Recent MPI research found that in 2021, about 21% of college-educated immigrant workers were underutilized, compared to 17% of U.S.-born workers. Those figures are about the same in Pennsylvania and in New Jersey, MPI research showed.

The U.S. Chamber of Commerce says American businesses are creating hundreds of thousands of jobs each month — yet significant numbers of professional and business-service jobs are going unfilled. And a study by Korn Ferry, the Los-Angles-based global consultant, estimated the next seven years will see a world talent shortage of 85 million people. It urged governments and businesses to act now to educate their workforces.

In Venezuela, Marisol Fernandez-Bravo was a doctor of obstetrics and gynecology, a medical-school professor, and clinical researcher who served six years as a dean at the University of Zulia.

Today, three years after arriving in the U.S., she works as a teacher’s assistant in the Haverford Township School District.

Does she miss medicine?

“Of course,” she said. But to practice as an OB-GYN she would need to be certified, then do a residency.
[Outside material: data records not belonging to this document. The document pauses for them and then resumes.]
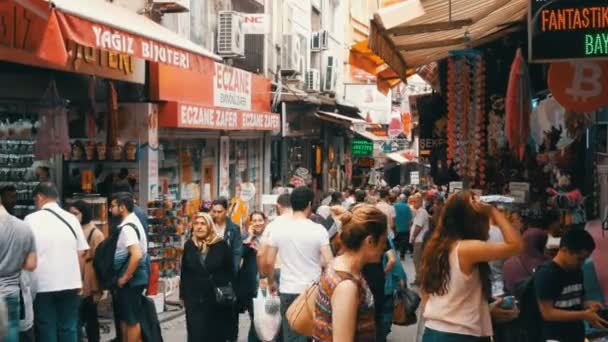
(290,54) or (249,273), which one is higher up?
(290,54)

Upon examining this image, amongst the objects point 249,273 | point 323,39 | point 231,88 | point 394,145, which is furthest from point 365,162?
point 249,273

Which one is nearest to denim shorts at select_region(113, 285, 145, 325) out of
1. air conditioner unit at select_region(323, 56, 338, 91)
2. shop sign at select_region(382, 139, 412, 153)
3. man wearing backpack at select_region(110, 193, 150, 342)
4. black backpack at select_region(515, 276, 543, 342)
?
man wearing backpack at select_region(110, 193, 150, 342)

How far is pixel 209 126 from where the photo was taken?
57.2 feet

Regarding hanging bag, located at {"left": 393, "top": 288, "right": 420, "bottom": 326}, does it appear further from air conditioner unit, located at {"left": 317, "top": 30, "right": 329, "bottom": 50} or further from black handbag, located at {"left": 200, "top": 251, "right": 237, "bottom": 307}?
air conditioner unit, located at {"left": 317, "top": 30, "right": 329, "bottom": 50}

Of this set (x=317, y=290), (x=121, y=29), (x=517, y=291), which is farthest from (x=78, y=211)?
(x=317, y=290)

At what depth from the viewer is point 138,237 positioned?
10.2m

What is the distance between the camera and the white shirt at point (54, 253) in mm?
9336

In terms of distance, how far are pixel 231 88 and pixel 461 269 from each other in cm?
1381

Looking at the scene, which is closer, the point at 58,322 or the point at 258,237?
the point at 58,322

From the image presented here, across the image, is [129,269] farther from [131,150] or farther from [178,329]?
[131,150]

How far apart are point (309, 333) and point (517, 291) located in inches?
87.4

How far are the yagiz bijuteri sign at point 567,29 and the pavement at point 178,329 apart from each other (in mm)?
6312

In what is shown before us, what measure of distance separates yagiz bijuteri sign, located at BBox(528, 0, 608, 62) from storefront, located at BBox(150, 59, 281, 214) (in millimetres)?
6609

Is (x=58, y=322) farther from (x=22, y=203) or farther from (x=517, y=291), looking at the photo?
(x=517, y=291)
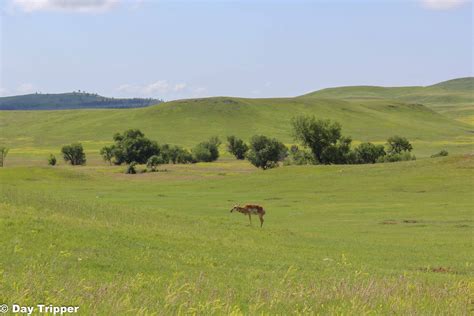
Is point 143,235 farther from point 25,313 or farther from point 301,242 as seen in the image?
point 25,313

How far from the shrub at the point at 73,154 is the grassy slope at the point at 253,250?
296 ft

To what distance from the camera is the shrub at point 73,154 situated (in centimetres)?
15075

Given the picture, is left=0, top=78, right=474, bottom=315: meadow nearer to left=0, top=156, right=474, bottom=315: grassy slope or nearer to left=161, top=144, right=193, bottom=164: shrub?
left=0, top=156, right=474, bottom=315: grassy slope

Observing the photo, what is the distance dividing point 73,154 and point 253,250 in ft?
434

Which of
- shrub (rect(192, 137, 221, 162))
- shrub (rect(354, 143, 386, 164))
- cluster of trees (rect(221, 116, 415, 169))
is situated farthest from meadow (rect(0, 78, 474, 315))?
shrub (rect(192, 137, 221, 162))

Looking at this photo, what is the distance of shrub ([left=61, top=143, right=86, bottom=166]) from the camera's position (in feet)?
495

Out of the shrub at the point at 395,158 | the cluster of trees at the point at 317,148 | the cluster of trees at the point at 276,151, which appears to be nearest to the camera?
the cluster of trees at the point at 317,148

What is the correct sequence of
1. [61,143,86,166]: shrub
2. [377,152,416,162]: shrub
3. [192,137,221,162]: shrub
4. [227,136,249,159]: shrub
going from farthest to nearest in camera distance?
[227,136,249,159]: shrub, [192,137,221,162]: shrub, [61,143,86,166]: shrub, [377,152,416,162]: shrub

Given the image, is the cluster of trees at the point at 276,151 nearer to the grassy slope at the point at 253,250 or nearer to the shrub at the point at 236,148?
the shrub at the point at 236,148

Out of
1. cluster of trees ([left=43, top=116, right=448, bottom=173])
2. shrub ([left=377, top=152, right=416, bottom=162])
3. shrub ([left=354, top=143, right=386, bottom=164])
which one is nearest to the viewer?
cluster of trees ([left=43, top=116, right=448, bottom=173])

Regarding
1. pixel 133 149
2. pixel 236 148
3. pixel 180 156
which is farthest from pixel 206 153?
pixel 133 149

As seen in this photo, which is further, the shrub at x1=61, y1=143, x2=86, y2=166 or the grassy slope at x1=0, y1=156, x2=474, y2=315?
the shrub at x1=61, y1=143, x2=86, y2=166

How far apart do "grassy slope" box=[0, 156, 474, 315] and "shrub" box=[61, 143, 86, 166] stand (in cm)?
9018

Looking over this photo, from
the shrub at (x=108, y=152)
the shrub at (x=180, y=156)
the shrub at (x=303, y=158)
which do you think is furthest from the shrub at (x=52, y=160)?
the shrub at (x=303, y=158)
Requirements to teach in a medical school would be similar, and at 64, “I don’t have that kind of time,” she said.

Now she’s seeking employment more closely aligned to medicine, perhaps at a community college, teaching anatomy, or maybe at an organization that helps immigrants access health services.

“I love to work, I love to be active,” she said, describing her participation in other classes and learning.

The Welcoming Center helped her understand the vast cultural differences between working worlds, Fernandez-Bravo said, and helped her build the skills to begin applying for challenging jobs.

For instance, in this country, people use to-the-point resumés, not detailed CVs. In job interviews here, talking about yourself and your experience is mandatory. In Venezuela, it would be considered rude, she said.

Building the pipeline

Barriers to better jobs don’t rise solely around foreign credentials, MPI found. Immigrants also face negative perceptions around the quality of foreign education and experience, unfamiliarity with the U.S. labor market, limited English skills — and a shortage of programs to help them go forward.

The nonprofit Welcoming Center, which works to enhance economic opportunity for immigrants, was started by Anne O’Callaghan, an Irish physical therapist who came to the U.S. in 1970. She spent three years striving to become licensed in this country, at a time when physical therapists were in demand.

In 2003 she and others opened the Pennsylvania Immigrant Resource Center, which later became the Welcoming Center.

Gupta said the center initially focused on matching immigrants with any available job, but lately the focus has shifted toward attempting to align people’s skills with possible positions.

“It’s time to do more of it,” he said. “Any employer that is interested in growth, their pathway is going to come through immigrant talent. We can become the pipeline to help fuel that growth.”